DIRECTIONS -> Can you retype, character for character, the rows running from the line with "Relative to the truck" to the line with "8.37 meters", including both of those lines?

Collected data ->
# # # # #

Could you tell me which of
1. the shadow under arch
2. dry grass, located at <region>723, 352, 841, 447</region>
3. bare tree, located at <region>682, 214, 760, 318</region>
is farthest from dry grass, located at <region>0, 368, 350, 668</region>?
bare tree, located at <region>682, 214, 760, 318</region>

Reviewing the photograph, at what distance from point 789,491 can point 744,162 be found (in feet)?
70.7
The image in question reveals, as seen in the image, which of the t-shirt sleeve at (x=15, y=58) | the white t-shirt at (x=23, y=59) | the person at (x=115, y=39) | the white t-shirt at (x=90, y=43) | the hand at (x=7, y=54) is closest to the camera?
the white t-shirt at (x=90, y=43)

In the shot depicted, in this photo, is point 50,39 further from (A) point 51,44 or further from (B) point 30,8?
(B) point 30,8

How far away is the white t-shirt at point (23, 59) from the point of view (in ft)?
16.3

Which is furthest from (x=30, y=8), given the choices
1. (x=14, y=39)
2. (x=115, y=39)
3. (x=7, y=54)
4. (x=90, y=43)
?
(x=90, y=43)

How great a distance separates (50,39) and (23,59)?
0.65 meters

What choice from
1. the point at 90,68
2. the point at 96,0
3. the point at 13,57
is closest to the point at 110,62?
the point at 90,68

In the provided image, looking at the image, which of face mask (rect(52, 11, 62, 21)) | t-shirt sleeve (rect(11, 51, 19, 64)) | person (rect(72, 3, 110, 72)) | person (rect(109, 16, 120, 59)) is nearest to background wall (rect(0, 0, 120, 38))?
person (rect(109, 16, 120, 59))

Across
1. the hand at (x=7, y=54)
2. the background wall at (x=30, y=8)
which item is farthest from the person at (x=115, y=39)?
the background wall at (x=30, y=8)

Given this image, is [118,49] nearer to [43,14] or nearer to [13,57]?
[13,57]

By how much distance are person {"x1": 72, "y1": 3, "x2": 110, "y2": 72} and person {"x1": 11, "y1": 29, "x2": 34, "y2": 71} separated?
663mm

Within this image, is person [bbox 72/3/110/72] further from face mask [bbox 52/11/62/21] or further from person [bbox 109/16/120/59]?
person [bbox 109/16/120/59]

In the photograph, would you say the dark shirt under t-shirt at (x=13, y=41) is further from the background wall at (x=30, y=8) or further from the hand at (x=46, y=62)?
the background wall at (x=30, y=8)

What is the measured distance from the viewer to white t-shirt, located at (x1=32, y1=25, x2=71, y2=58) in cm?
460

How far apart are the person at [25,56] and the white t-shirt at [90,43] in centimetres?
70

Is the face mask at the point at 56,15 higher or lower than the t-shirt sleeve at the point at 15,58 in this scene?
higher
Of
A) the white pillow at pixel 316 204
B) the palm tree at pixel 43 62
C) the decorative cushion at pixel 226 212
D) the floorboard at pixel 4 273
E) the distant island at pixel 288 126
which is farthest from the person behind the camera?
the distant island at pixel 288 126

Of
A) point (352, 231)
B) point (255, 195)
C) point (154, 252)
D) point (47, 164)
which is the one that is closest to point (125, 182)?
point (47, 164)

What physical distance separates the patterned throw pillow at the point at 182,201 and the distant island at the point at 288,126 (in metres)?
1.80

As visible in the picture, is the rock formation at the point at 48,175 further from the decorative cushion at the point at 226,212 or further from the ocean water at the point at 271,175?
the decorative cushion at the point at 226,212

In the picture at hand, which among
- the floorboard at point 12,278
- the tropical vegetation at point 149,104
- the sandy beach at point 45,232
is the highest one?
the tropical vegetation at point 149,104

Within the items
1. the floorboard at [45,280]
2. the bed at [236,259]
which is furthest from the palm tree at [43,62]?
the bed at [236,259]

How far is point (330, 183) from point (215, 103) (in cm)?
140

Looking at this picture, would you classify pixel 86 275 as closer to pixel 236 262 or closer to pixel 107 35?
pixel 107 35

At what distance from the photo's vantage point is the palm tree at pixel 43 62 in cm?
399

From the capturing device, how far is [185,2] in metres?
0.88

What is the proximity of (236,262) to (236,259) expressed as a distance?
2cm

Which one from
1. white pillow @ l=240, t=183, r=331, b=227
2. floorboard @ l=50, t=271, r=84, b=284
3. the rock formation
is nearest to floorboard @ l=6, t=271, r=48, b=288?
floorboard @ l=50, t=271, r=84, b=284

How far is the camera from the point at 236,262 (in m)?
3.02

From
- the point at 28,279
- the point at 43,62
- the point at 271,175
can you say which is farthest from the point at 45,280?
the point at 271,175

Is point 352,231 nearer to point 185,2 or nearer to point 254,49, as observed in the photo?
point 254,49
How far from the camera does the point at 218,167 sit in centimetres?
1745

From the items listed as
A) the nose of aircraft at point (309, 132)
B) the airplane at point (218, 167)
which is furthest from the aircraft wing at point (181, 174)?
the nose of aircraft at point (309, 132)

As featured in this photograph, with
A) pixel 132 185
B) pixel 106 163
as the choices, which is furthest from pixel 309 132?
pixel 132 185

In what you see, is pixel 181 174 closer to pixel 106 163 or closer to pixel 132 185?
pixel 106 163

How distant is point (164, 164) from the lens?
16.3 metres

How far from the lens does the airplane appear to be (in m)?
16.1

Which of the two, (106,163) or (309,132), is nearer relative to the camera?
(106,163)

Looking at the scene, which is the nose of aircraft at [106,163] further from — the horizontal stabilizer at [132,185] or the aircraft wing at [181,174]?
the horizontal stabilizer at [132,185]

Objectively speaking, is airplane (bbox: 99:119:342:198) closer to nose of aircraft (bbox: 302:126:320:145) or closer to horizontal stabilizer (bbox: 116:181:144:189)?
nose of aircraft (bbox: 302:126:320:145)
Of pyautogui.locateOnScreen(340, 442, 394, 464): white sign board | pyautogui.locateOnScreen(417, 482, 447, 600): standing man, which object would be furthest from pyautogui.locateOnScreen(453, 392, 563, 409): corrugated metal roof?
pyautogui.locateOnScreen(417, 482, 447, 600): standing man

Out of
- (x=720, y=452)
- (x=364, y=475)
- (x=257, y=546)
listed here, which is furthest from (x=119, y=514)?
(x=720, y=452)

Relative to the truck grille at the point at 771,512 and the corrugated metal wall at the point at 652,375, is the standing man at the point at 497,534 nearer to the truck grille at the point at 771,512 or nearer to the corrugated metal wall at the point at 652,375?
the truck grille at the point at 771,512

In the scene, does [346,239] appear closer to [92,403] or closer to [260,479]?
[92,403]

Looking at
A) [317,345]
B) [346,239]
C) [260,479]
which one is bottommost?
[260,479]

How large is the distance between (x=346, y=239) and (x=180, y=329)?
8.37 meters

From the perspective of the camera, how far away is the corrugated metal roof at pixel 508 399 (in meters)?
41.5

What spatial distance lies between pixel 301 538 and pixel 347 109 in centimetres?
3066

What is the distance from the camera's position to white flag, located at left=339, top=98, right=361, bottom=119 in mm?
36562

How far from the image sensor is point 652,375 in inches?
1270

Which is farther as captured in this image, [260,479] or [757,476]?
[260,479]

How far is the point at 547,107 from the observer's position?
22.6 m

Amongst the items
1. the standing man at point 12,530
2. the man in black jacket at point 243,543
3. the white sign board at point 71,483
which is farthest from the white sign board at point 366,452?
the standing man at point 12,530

# # # # #

RESPONSE BELOW ->
Relative to the truck grille at the point at 771,512 and the corrugated metal wall at the point at 652,375, is the standing man at the point at 497,534 nearer to the truck grille at the point at 771,512 or nearer to the corrugated metal wall at the point at 652,375?
the truck grille at the point at 771,512

In the scene, does [346,239] appear closer to [92,403] or closer to [260,479]?
[92,403]

Looking at
A) [317,345]
B) [346,239]
C) [260,479]
which one is bottommost?
[260,479]

How large is the distance between (x=346, y=239) and (x=180, y=329)?
8.37 meters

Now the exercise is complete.